Systems (and their redundant counterparts) are tested daily, weekly, annually or every three years to ensure they are in good working order. Strategies and procedures have been drawn up for the tests. If irregularities are detected, the systems are calibrated, repaired, overhauled or replaced. Inspections are performed using equipment like temperature sensors and signal converters. Are the measured values correct and are they correctly converted to an electrical signal?

Noise detectors have been fitted at strategic points in the primary system. They allow EPZ to detect loose parts, among other things..
Sensors have been fitted to or near pressure vessels, pipelines and moving components.

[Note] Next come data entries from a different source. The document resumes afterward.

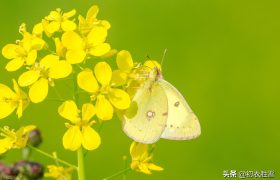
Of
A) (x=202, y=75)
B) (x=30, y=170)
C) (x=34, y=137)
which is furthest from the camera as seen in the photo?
(x=202, y=75)

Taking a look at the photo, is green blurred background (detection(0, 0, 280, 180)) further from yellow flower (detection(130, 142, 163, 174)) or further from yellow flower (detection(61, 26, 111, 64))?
Result: yellow flower (detection(61, 26, 111, 64))

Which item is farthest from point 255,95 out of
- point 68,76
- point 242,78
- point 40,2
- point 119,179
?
point 68,76

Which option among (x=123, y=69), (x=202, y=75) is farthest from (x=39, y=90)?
(x=202, y=75)

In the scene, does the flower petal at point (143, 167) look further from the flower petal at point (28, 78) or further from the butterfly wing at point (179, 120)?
the flower petal at point (28, 78)

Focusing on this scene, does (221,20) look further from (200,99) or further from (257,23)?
(200,99)

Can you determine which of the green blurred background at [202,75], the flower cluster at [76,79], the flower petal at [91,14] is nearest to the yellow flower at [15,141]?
the flower cluster at [76,79]

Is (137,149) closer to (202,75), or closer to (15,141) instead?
(15,141)
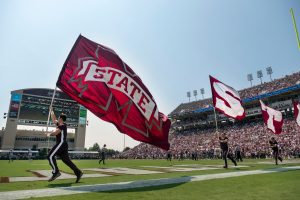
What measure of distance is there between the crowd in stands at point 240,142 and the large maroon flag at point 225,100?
9.70 metres

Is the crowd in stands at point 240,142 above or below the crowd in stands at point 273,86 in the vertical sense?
below

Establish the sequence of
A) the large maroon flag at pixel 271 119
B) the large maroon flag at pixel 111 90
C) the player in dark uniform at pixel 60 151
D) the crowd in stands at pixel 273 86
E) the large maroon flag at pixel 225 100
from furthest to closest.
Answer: the crowd in stands at pixel 273 86 → the large maroon flag at pixel 271 119 → the large maroon flag at pixel 225 100 → the player in dark uniform at pixel 60 151 → the large maroon flag at pixel 111 90

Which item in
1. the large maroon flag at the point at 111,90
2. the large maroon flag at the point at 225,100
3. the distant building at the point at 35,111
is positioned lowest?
the large maroon flag at the point at 111,90

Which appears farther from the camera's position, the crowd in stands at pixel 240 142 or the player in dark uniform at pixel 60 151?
the crowd in stands at pixel 240 142

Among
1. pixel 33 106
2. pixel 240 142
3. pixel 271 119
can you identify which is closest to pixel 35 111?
pixel 33 106

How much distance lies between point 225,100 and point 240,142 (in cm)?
3488

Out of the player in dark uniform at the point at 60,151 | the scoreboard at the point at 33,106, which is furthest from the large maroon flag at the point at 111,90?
the scoreboard at the point at 33,106

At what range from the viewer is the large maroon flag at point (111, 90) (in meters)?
6.32

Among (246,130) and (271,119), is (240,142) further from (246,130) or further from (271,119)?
(271,119)

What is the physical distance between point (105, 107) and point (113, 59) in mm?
1613

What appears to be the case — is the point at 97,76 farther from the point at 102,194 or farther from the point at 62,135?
the point at 102,194

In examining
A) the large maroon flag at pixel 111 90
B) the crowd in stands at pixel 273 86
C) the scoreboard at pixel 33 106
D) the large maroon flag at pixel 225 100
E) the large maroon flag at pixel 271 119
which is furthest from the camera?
the scoreboard at pixel 33 106

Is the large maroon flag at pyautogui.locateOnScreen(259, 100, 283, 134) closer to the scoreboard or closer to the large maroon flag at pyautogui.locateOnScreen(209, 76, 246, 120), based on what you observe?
the large maroon flag at pyautogui.locateOnScreen(209, 76, 246, 120)

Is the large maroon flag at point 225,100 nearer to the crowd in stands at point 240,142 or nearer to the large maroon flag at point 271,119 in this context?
the large maroon flag at point 271,119
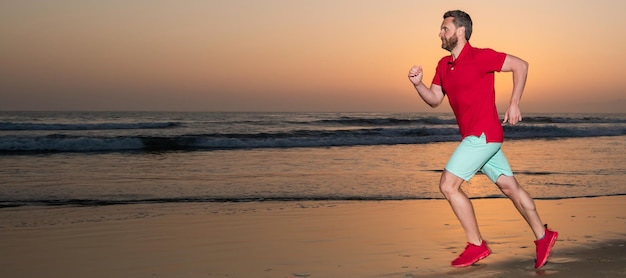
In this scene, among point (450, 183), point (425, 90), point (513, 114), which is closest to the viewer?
point (513, 114)

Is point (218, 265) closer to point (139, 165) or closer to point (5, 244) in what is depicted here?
point (5, 244)

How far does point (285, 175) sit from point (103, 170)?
375 centimetres

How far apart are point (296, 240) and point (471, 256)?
5.87 feet

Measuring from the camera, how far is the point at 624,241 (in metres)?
6.55

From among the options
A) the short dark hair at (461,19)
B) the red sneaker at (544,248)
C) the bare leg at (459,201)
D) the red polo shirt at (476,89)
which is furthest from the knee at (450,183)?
the short dark hair at (461,19)

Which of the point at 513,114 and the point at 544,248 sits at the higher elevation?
the point at 513,114

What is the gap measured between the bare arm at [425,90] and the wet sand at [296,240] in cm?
120

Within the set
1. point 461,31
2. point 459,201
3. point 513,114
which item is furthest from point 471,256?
point 461,31

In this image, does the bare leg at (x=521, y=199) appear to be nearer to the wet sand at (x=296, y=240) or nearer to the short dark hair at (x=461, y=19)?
the wet sand at (x=296, y=240)

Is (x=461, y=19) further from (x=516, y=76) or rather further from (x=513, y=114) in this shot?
(x=513, y=114)


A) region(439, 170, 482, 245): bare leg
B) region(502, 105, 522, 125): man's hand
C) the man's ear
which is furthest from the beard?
region(439, 170, 482, 245): bare leg

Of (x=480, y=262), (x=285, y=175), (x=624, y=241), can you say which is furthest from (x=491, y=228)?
(x=285, y=175)

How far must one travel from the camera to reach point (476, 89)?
5.03 meters

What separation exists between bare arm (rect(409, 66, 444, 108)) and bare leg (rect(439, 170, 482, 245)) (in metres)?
0.53
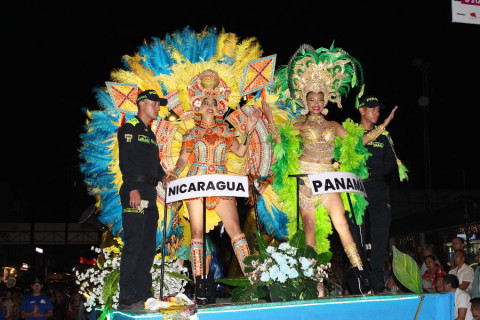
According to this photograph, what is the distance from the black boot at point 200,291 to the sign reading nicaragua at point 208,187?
71cm

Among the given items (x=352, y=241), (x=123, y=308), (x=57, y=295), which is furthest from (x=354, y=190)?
(x=57, y=295)

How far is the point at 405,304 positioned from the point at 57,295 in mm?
12902

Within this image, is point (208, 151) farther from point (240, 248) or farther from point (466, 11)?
point (466, 11)

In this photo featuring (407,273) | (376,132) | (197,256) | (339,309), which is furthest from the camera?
(376,132)

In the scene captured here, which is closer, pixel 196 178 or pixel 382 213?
pixel 196 178

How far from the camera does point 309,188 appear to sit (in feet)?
16.8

As soon as any unusual sounds are detected, the cause is investigated and implications for safe operation are identified. Alarms are real-time: the noise measured is analysed immediately and compared with reference values.

The steel sphere housing the nuclear plant’s primary system is tested for leaks every ten years. The sphere is overpressurised by 1 bar and the pressure is monitored over many hours. This test was last performed in 2016, and the results were successful.

The concrete dome is also inspected regularly, and major maintenance work is carried out every fifteen years. The last time was in 2016.

Cable lead-throughs for monitoring and control equipment in the steel sphere are regularly checked for leaks using helium, a small atom, which is pumped into the equipment or component. Special equipment on the outside detects whether any helium leaks out.

Over a number of years, EPZ has gradually lowered its internal dose limit for radiation. This forces all radiological workers to think about reducing their radiation dose systematically in all their activities. Effective planning and preparation, and the help of the radiological protection department, have reduced the normal daily radiation limit of 500 microSieverts by a factor 10, to 50 microSieverts.

The statutory annual limit is 20 milliSieverts. At three milliSieverts averaged over five years, EPZ’s internal limit is almost seven times lower than that permitted by law.

The nuclear plant has some 900 valves that control processes like injection systems and cooling systems.

The quality standards for the maintenance of these valves are directly proportional to their relevance to safety. In other words, maintenance of valves in the nuclear cycle is subject to more stringent requirements than that of valves in the steam cycle.